**** Data ****
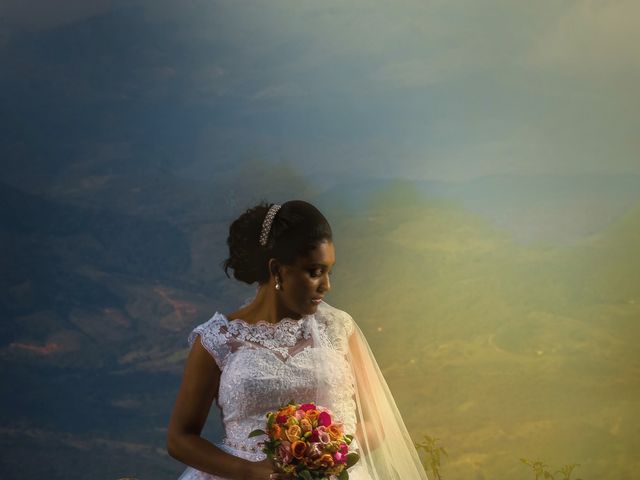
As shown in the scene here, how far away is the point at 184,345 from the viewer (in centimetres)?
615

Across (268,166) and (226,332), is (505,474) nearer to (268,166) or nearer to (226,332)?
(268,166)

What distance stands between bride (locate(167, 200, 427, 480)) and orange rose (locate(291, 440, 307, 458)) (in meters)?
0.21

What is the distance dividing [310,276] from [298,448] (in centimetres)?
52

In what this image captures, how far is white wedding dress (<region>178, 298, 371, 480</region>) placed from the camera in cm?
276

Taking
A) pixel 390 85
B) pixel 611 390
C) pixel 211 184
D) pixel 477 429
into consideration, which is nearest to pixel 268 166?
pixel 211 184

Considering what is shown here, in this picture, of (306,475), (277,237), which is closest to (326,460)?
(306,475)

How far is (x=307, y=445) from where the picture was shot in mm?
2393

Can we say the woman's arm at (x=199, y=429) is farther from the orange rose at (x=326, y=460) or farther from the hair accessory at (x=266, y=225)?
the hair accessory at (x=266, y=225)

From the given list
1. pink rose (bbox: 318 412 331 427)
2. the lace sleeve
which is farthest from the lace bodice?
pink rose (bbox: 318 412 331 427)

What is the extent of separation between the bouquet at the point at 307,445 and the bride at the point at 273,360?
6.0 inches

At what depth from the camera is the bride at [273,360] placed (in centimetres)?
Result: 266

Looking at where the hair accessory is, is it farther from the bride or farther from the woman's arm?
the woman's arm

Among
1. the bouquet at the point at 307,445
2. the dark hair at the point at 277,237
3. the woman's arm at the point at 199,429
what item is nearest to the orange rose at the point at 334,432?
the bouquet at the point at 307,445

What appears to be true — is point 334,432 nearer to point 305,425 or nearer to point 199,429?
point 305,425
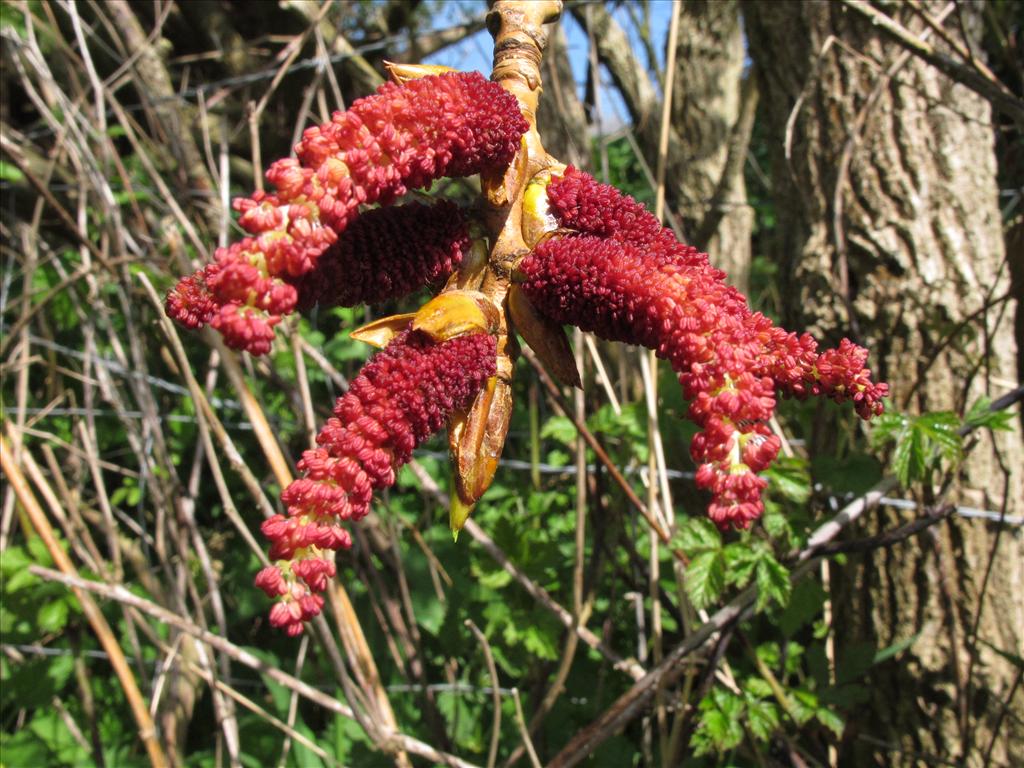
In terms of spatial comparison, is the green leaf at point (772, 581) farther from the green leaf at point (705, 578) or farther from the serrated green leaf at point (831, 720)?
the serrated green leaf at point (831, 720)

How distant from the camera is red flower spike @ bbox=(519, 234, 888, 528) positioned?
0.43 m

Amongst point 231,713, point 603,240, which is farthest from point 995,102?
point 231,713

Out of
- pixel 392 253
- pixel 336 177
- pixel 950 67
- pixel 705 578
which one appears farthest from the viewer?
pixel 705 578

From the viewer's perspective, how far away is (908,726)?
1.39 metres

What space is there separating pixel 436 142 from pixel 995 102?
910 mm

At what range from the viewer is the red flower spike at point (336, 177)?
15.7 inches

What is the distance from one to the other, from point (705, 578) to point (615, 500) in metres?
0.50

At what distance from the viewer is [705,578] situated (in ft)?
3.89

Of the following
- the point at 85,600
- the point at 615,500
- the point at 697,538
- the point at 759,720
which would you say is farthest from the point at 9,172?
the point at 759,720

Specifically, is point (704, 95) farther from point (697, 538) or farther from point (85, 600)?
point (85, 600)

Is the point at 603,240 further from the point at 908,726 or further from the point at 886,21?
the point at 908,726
****
Render the lines of the data as a Markdown table with the columns Row and Line, starting at the line that contains "Specifically, is point" and ending at the last line of the data. Number each row and leave out blank lines.

#### Solved problem
| Row | Line |
|---|---|
| 1 | Specifically, is point (704, 95) farther from point (697, 538) or farther from point (85, 600)? |
| 2 | point (85, 600) |
| 3 | Is the point at 603,240 further from the point at 908,726 or further from the point at 886,21? |
| 4 | the point at 908,726 |